[Dataset records]
########

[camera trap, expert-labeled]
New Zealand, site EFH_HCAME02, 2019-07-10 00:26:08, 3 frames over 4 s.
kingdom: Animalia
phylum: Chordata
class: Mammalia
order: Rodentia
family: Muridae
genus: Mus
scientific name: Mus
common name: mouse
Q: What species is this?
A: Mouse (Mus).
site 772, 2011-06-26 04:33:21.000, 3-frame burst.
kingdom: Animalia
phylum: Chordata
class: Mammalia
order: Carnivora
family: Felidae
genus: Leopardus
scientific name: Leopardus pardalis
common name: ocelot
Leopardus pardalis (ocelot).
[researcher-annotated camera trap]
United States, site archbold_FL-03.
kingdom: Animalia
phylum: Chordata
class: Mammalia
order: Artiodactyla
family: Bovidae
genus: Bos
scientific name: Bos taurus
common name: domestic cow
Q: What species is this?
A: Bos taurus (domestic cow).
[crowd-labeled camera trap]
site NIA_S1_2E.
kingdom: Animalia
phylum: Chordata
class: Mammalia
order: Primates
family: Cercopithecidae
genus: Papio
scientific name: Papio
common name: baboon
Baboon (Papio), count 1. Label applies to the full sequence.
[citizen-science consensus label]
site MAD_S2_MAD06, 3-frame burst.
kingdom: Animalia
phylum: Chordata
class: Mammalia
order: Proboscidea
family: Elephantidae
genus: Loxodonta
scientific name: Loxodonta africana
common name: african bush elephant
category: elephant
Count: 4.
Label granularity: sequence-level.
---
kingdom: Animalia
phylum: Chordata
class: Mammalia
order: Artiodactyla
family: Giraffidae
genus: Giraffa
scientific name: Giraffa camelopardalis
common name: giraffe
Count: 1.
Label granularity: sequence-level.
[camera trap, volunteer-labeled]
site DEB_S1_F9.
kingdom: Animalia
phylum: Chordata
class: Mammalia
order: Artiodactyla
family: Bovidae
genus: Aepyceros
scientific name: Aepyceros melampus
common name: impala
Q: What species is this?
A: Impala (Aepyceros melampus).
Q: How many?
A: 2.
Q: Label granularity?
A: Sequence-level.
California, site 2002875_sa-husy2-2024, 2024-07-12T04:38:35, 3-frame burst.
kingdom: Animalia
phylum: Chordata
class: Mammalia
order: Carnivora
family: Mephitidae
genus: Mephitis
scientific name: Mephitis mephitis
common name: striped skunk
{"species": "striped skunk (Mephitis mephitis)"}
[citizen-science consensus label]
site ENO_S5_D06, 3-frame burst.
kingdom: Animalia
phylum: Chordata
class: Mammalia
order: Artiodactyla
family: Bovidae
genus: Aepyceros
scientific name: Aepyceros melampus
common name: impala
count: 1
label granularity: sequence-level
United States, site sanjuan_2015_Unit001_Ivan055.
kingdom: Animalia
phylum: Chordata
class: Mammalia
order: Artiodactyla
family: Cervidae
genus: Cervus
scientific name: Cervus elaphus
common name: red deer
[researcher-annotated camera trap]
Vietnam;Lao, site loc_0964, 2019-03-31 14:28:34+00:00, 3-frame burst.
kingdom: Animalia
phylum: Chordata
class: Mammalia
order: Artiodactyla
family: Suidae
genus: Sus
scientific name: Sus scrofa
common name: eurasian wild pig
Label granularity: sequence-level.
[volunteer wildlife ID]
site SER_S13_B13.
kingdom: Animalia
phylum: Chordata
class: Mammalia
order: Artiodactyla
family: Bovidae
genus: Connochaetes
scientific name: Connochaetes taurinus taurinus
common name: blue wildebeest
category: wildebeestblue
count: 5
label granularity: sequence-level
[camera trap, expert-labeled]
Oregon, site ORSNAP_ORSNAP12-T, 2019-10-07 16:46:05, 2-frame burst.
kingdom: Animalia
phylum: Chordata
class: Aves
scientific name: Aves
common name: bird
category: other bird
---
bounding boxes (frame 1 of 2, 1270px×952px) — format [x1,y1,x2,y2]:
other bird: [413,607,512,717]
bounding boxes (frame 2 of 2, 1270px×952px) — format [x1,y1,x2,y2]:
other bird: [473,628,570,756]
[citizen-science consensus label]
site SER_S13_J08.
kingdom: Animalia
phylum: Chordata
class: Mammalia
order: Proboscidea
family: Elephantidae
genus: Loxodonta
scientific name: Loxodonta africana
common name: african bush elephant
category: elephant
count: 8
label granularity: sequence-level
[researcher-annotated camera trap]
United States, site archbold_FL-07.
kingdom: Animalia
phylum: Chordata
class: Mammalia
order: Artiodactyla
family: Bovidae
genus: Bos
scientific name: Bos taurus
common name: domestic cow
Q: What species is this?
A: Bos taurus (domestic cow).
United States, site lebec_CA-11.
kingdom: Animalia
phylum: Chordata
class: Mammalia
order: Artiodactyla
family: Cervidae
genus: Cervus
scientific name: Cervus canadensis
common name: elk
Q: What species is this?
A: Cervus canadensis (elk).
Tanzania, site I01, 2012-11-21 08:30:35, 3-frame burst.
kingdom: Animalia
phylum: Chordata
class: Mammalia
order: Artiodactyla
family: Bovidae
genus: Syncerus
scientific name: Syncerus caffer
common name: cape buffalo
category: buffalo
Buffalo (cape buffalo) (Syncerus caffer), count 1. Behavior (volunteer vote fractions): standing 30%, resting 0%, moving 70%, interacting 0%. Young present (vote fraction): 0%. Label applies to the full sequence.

########

→ **What needs to be done**: Restate the data above word for word.

→ **Task solution**:
[camera trap, expert-labeled]
New Zealand, site EFH_HCAME02, 2019-07-10 00:26:08, 3 frames over 4 s.
kingdom: Animalia
phylum: Chordata
class: Mammalia
order: Rodentia
family: Muridae
genus: Mus
scientific name: Mus
common name: mouse
Q: What species is this?
A: Mouse (Mus).
site 772, 2011-06-26 04:33:21.000, 3-frame burst.
kingdom: Animalia
phylum: Chordata
class: Mammalia
order: Carnivora
family: Felidae
genus: Leopardus
scientific name: Leopardus pardalis
common name: ocelot
Leopardus pardalis (ocelot).
[researcher-annotated camera trap]
United States, site archbold_FL-03.
kingdom: Animalia
phylum: Chordata
class: Mammalia
order: Artiodactyla
family: Bovidae
genus: Bos
scientific name: Bos taurus
common name: domestic cow
Q: What species is this?
A: Bos taurus (domestic cow).
[crowd-labeled camera trap]
site NIA_S1_2E.
kingdom: Animalia
phylum: Chordata
class: Mammalia
order: Primates
family: Cercopithecidae
genus: Papio
scientific name: Papio
common name: baboon
Baboon (Papio), count 1. Label applies to the full sequence.
[citizen-science consensus label]
site MAD_S2_MAD06, 3-frame burst.
kingdom: Animalia
phylum: Chordata
class: Mammalia
order: Proboscidea
family: Elephantidae
genus: Loxodonta
scientific name: Loxodonta africana
common name: african bush elephant
category: elephant
Count: 4.
Label granularity: sequence-level.
---
kingdom: Animalia
phylum: Chordata
class: Mammalia
order: Artiodactyla
family: Giraffidae
genus: Giraffa
scientific name: Giraffa camelopardalis
common name: giraffe
Count: 1.
Label granularity: sequence-level.
[camera trap, volunteer-labeled]
site DEB_S1_F9.
kingdom: Animalia
phylum: Chordata
class: Mammalia
order: Artiodactyla
family: Bovidae
genus: Aepyceros
scientific name: Aepyceros melampus
common name: impala
Q: What species is this?
A: Impala (Aepyceros melampus).
Q: How many?
A: 2.
Q: Label granularity?
A: Sequence-level.
California, site 2002875_sa-husy2-2024, 2024-07-12T04:38:35, 3-frame burst.
kingdom: Animalia
phylum: Chordata
class: Mammalia
order: Carnivora
family: Mephitidae
genus: Mephitis
scientific name: Mephitis mephitis
common name: striped skunk
{"species": "striped skunk (Mephitis mephitis)"}
[citizen-science consensus label]
site ENO_S5_D06, 3-frame burst.
kingdom: Animalia
phylum: Chordata
class: Mammalia
order: Artiodactyla
family: Bovidae
genus: Aepyceros
scientific name: Aepyceros melampus
common name: impala
count: 1
label granularity: sequence-level
United States, site sanjuan_2015_Unit001_Ivan055.
kingdom: Animalia
phylum: Chordata
class: Mammalia
order: Artiodactyla
family: Cervidae
genus: Cervus
scientific name: Cervus elaphus
common name: red deer
[researcher-annotated camera trap]
Vietnam;Lao, site loc_0964, 2019-03-31 14:28:34+00:00, 3-frame burst.
kingdom: Animalia
phylum: Chordata
class: Mammalia
order: Artiodactyla
family: Suidae
genus: Sus
scientific name: Sus scrofa
common name: eurasian wild pig
Label granularity: sequence-level.
[volunteer wildlife ID]
site SER_S13_B13.
kingdom: Animalia
phylum: Chordata
class: Mammalia
order: Artiodactyla
family: Bovidae
genus: Connochaetes
scientific name: Connochaetes taurinus taurinus
common name: blue wildebeest
category: wildebeestblue
count: 5
label granularity: sequence-level
[camera trap, expert-labeled]
Oregon, site ORSNAP_ORSNAP12-T, 2019-10-07 16:46:05, 2-frame burst.
kingdom: Animalia
phylum: Chordata
class: Aves
scientific name: Aves
common name: bird
category: other bird
---
bounding boxes (frame 1 of 2, 1270px×952px) — format [x1,y1,x2,y2]:
other bird: [413,607,512,717]
bounding boxes (frame 2 of 2, 1270px×952px) — format [x1,y1,x2,y2]:
other bird: [473,628,570,756]
[citizen-science consensus label]
site SER_S13_J08.
kingdom: Animalia
phylum: Chordata
class: Mammalia
order: Proboscidea
family: Elephantidae
genus: Loxodonta
scientific name: Loxodonta africana
common name: african bush elephant
category: elephant
count: 8
label granularity: sequence-level
[researcher-annotated camera trap]
United States, site archbold_FL-07.
kingdom: Animalia
phylum: Chordata
class: Mammalia
order: Artiodactyla
family: Bovidae
genus: Bos
scientific name: Bos taurus
common name: domestic cow
Q: What species is this?
A: Bos taurus (domestic cow).
United States, site lebec_CA-11.
kingdom: Animalia
phylum: Chordata
class: Mammalia
order: Artiodactyla
family: Cervidae
genus: Cervus
scientific name: Cervus canadensis
common name: elk
Q: What species is this?
A: Cervus canadensis (elk).
Tanzania, site I01, 2012-11-21 08:30:35, 3-frame burst.
kingdom: Animalia
phylum: Chordata
class: Mammalia
order: Artiodactyla
family: Bovidae
genus: Syncerus
scientific name: Syncerus caffer
common name: cape buffalo
category: buffalo
Buffalo (cape buffalo) (Syncerus caffer), count 1. Behavior (volunteer vote fractions): standing 30%, resting 0%, moving 70%, interacting 0%. Young present (vote fraction): 0%. Label applies to the full sequence.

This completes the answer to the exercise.